イギリスのEMS社のシンセサイザーといえば、SYNTHI-AKS。

 

アタッシュケースに仕込まれた、モノシンセとシーケンサー付きのキーボードは、3VCO-VCF-TRAPEZOID(VCA/ENV)で256stepという一般的な構成ですが、まさに「電子音」的な音を奏でます。

 

リングモジュレーターとスプリングリバーブとジョイスティックを駆使すれば、1970年代のSF映画に出てくる「効果音」や「テーマソング」をそのまま作れてしまう、レトロなシンセサイザーです。

 

 

EMS SYNTHI-A

SYNTHI-AKSの内部は、3枚の基板があるだけで極めてシンプル。

 

すべてトランジスタでシンセ回路ができているので、MINIMOOGと同じくらい「音抜け」がいい。

 

しかし、VCFがMINIMOOGと違うのと、トランジスタがイギリス製なので、いかにも保守的で「古臭い」音になるんですが、それがEMSらしくていい感じです。

 

キーボードもタッチセンスの、シンプルな30鍵。 

 

256stepのシーケンサーは、TTLロジックIC 20個ほどで回路が組まれていて、これも必要最小限。

 

当時の「最先端」の技術が使われていますが、CPUを使わないでよく形にしたものです。

 

EMS VCS3

EMS VCS3は、SYNTHI-AKSの本体だけをそのまま木製の筐体に入れたもの。

なので、スピーカーの響きが上質になっています。

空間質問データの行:

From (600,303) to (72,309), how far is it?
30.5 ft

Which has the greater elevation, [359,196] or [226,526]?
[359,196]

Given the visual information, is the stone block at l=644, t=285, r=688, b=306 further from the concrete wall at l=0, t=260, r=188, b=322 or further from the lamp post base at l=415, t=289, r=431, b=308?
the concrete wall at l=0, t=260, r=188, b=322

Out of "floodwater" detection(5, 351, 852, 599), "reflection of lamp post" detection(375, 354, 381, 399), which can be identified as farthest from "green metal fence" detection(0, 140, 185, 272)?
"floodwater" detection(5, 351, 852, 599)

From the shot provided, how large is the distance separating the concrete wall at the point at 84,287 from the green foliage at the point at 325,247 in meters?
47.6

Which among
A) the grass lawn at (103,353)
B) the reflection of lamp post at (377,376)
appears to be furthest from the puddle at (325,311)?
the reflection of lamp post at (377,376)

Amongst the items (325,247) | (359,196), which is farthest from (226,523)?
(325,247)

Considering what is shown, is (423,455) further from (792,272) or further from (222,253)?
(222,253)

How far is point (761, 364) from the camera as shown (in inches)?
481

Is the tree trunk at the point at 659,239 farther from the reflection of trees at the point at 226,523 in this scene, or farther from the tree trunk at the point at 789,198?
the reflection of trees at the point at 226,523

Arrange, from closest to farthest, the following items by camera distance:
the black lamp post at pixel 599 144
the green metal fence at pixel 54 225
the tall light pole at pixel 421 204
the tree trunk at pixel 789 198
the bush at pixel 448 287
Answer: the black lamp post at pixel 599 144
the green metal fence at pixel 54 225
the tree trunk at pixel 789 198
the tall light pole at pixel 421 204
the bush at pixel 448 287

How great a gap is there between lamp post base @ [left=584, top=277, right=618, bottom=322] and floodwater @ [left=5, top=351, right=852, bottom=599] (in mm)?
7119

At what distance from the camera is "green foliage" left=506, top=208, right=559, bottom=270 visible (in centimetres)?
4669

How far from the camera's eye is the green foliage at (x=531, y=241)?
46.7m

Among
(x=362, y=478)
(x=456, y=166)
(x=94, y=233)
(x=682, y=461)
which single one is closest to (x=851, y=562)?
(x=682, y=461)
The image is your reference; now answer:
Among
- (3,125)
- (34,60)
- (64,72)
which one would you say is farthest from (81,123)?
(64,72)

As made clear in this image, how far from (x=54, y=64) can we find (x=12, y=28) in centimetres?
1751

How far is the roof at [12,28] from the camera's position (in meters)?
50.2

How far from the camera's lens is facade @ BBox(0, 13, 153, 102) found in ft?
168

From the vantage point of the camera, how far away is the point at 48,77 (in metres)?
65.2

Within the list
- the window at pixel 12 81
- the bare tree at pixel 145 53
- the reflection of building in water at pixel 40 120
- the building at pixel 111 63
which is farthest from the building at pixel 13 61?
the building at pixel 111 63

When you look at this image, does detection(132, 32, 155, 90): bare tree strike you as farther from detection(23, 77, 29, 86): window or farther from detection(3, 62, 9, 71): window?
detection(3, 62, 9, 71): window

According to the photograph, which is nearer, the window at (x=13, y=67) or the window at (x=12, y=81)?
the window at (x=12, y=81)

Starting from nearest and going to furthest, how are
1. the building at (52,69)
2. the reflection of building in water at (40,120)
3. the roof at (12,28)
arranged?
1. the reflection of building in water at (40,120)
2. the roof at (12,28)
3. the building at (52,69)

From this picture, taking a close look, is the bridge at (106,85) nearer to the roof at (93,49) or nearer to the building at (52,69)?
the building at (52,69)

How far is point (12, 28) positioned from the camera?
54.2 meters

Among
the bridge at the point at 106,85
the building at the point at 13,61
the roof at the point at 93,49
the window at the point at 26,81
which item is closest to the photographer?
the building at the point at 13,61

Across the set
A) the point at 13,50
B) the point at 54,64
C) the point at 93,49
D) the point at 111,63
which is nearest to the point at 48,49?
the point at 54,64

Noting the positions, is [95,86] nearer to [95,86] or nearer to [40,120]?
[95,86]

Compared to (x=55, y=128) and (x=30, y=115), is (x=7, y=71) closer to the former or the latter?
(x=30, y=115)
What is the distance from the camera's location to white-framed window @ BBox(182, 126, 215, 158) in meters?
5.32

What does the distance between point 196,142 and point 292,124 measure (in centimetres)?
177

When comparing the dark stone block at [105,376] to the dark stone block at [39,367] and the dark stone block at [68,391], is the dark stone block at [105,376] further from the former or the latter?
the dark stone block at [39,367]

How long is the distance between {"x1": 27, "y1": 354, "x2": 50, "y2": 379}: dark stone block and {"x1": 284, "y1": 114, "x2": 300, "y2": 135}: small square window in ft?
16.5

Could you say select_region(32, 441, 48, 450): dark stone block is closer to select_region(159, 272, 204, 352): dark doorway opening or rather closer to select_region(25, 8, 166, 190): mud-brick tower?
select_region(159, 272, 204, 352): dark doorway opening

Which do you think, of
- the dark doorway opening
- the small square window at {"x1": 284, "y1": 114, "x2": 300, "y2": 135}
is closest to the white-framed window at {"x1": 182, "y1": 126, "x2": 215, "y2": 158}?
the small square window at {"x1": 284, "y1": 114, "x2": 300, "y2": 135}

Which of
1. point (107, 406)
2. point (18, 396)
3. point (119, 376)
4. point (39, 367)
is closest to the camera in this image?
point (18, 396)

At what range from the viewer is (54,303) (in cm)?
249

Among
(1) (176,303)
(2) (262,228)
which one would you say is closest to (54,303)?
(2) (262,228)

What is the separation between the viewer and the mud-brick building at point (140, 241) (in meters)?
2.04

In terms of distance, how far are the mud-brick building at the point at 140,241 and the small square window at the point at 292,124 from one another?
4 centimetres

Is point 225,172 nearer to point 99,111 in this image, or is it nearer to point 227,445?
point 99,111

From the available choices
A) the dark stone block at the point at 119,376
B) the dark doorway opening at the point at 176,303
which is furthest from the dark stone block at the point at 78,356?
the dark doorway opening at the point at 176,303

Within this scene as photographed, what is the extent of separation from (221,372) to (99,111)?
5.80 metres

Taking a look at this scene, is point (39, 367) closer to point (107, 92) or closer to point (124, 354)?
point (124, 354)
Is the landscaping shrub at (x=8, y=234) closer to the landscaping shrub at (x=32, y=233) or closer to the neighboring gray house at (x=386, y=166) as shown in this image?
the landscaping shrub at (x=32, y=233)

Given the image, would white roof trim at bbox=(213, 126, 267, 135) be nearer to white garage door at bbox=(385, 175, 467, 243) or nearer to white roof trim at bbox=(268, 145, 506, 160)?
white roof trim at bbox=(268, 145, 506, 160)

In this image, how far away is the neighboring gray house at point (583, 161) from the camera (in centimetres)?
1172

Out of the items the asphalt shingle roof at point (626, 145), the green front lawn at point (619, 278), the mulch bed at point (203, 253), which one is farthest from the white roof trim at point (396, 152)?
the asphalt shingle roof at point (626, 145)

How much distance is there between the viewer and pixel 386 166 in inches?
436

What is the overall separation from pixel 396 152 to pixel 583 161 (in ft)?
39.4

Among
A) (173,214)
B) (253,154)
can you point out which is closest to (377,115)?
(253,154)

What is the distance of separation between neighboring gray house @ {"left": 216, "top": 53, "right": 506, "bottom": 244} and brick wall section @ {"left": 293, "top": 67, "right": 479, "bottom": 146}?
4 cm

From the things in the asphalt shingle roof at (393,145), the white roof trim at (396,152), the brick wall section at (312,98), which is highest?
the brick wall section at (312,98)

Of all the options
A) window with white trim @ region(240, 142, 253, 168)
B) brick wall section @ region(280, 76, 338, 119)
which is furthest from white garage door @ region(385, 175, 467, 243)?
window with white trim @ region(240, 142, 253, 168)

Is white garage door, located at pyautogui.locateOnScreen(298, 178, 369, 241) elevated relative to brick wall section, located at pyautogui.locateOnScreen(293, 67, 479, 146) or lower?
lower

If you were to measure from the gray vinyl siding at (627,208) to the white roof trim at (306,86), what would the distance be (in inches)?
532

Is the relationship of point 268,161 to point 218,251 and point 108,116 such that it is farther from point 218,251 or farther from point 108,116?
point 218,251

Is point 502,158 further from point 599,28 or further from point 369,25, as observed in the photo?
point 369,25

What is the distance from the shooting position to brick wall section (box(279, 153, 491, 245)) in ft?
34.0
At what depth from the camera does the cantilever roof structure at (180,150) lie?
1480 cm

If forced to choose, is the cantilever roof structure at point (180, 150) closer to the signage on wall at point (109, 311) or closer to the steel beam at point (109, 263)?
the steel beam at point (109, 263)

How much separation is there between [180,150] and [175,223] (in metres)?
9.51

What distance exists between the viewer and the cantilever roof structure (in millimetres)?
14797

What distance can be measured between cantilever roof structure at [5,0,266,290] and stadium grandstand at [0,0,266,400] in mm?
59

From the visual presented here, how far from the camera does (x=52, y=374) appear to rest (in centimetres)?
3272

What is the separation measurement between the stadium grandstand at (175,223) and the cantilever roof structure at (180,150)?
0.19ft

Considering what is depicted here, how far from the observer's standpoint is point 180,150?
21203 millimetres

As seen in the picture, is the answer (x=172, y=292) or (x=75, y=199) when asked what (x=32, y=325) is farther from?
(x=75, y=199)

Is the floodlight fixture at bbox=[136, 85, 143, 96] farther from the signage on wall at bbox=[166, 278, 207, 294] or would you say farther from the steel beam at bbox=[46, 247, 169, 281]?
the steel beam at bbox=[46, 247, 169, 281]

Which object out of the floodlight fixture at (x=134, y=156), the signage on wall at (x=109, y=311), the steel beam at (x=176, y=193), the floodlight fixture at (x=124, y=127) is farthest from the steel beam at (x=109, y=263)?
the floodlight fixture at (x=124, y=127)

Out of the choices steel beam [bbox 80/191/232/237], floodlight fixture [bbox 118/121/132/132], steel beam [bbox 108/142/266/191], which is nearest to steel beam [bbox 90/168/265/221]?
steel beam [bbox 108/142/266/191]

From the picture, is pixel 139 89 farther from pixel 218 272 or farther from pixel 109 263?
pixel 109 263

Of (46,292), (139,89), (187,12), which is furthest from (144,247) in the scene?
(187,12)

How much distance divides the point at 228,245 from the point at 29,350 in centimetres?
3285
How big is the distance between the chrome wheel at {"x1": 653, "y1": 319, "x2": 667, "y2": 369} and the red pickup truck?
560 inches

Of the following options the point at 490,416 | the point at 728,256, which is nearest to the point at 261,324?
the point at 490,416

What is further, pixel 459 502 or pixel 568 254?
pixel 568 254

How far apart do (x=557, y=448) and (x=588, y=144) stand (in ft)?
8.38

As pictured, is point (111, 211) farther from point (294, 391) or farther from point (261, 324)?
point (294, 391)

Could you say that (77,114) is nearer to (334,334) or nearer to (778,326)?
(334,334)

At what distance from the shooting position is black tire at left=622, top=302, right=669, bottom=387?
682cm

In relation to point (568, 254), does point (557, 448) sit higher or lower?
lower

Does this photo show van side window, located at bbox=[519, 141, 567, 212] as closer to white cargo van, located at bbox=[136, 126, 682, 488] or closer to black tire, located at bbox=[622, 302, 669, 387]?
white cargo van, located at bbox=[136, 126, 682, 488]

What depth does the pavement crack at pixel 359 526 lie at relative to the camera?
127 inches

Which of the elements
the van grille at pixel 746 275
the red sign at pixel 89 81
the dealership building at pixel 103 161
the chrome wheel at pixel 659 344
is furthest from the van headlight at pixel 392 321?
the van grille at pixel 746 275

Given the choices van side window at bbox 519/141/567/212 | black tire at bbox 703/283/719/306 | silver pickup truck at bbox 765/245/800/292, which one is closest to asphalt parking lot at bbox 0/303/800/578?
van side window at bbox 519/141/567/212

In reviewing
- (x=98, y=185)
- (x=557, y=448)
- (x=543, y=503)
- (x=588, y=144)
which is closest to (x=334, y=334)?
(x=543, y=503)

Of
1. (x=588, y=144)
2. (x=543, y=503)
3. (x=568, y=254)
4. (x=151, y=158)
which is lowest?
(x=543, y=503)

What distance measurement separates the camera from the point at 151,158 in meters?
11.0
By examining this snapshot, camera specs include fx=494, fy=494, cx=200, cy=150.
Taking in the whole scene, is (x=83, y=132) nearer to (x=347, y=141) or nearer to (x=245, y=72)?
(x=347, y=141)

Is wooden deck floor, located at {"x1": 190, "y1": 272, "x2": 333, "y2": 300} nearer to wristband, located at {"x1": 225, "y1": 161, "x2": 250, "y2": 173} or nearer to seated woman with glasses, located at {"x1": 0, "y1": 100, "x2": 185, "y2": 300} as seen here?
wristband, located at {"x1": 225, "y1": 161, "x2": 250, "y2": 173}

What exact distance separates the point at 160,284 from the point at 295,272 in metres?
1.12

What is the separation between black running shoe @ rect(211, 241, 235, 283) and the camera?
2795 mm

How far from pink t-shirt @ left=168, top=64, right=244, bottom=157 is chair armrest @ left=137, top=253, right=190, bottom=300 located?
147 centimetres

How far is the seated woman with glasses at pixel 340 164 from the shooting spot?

§ 実施タスク
a – 抜粋テキストのうち「アタッシュケースに仕込まれた」で始まる段落を、主要な事実を残して箇条書きに整理してください。
b – 一覧の中から「pickup」という文字列を含む行をすべて探し出し、そのまま書き写してください。
抜粋テキストと一覧は互いに無関係です。

§ タスク別解答
a –
- アタッシュケースにモノシンセとシーケンサー付きのキーボードを収めている
- 構成は3VCO-VCF-TRAPEZOID(VCA/ENV)で、256stepという一般的なもの
- まさに「電子音」的な音を奏でる

b –
How big is the distance between the chrome wheel at {"x1": 653, "y1": 319, "x2": 667, "y2": 369} and the red pickup truck?
Given the choices van side window at bbox 519/141/567/212 | black tire at bbox 703/283/719/306 | silver pickup truck at bbox 765/245/800/292, which one is closest to asphalt parking lot at bbox 0/303/800/578?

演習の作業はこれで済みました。